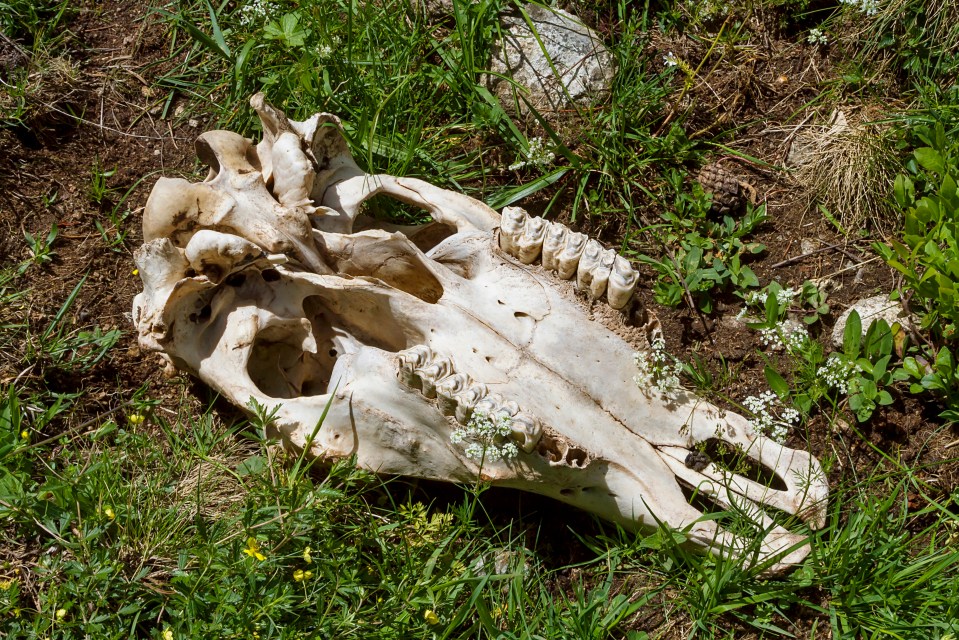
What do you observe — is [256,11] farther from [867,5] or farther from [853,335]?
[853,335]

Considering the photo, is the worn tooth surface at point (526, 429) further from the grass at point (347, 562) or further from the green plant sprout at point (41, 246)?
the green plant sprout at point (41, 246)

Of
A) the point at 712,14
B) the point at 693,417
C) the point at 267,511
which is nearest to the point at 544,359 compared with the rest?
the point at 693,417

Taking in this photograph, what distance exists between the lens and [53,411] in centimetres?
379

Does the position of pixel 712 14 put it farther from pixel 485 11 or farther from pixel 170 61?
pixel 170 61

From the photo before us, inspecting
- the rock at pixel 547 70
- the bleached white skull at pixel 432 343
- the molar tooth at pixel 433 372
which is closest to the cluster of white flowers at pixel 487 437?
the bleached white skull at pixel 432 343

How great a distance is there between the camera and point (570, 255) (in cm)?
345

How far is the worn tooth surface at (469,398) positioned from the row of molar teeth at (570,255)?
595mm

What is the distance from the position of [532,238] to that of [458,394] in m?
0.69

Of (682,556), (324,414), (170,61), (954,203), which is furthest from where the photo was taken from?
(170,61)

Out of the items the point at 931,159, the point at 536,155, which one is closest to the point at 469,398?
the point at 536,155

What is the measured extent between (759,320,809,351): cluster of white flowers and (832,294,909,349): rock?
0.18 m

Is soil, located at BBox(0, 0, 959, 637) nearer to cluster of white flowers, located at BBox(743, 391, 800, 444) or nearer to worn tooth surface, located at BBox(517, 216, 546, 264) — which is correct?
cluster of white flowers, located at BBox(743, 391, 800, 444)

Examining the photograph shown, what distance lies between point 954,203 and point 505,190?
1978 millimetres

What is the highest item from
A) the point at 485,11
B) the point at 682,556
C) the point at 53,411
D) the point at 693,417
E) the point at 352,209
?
★ ★ ★ ★
**Requirement**
Please format the whole listing above as a numbered list, dropping the blank lines and leaving the pictures out.

**Written response**
1. What do you observe — is [256,11] farther from [867,5] or farther from [853,335]?
2. [853,335]
3. Considering the photo, is the worn tooth surface at point (526, 429) further from the grass at point (347, 562) or further from the green plant sprout at point (41, 246)?
4. the green plant sprout at point (41, 246)
5. Of
6. A) the point at 712,14
7. B) the point at 693,417
8. C) the point at 267,511
9. which is nearest to the point at 544,359 compared with the rest?
10. the point at 693,417
11. Taking in this photograph, what distance exists between the lens and [53,411] in centimetres?
12. 379
13. Does the position of pixel 712 14 put it farther from pixel 485 11 or farther from pixel 170 61?
14. pixel 170 61
15. From the photo before us, inspecting
16. - the rock at pixel 547 70
17. - the bleached white skull at pixel 432 343
18. - the molar tooth at pixel 433 372
19. which is closest to the cluster of white flowers at pixel 487 437?
20. the bleached white skull at pixel 432 343
21. How great a distance is there between the camera and point (570, 255) (in cm)?
22. 345
23. How far is the worn tooth surface at (469,398) positioned from the row of molar teeth at (570,255)?
24. 595mm
25. What is the distance from the position of [532,238] to that of [458,394] in m?
26. 0.69
27. Of (682,556), (324,414), (170,61), (954,203), which is furthest from where the photo was taken from?
28. (170,61)
29. Out of the items the point at 931,159, the point at 536,155, which one is closest to the point at 469,398?
30. the point at 536,155
31. What is the measured extent between (759,320,809,351): cluster of white flowers and (832,294,909,349): rock?
32. 0.18 m
33. Is soil, located at BBox(0, 0, 959, 637) nearer to cluster of white flowers, located at BBox(743, 391, 800, 444) or nearer to worn tooth surface, located at BBox(517, 216, 546, 264) — which is correct?
34. cluster of white flowers, located at BBox(743, 391, 800, 444)
35. Examining the photograph shown, what distance lies between point 954,203 and point 505,190?
36. 1978 millimetres
37. What is the highest item from
38. A) the point at 485,11
39. B) the point at 682,556
40. C) the point at 53,411
41. D) the point at 693,417
42. E) the point at 352,209
43. ?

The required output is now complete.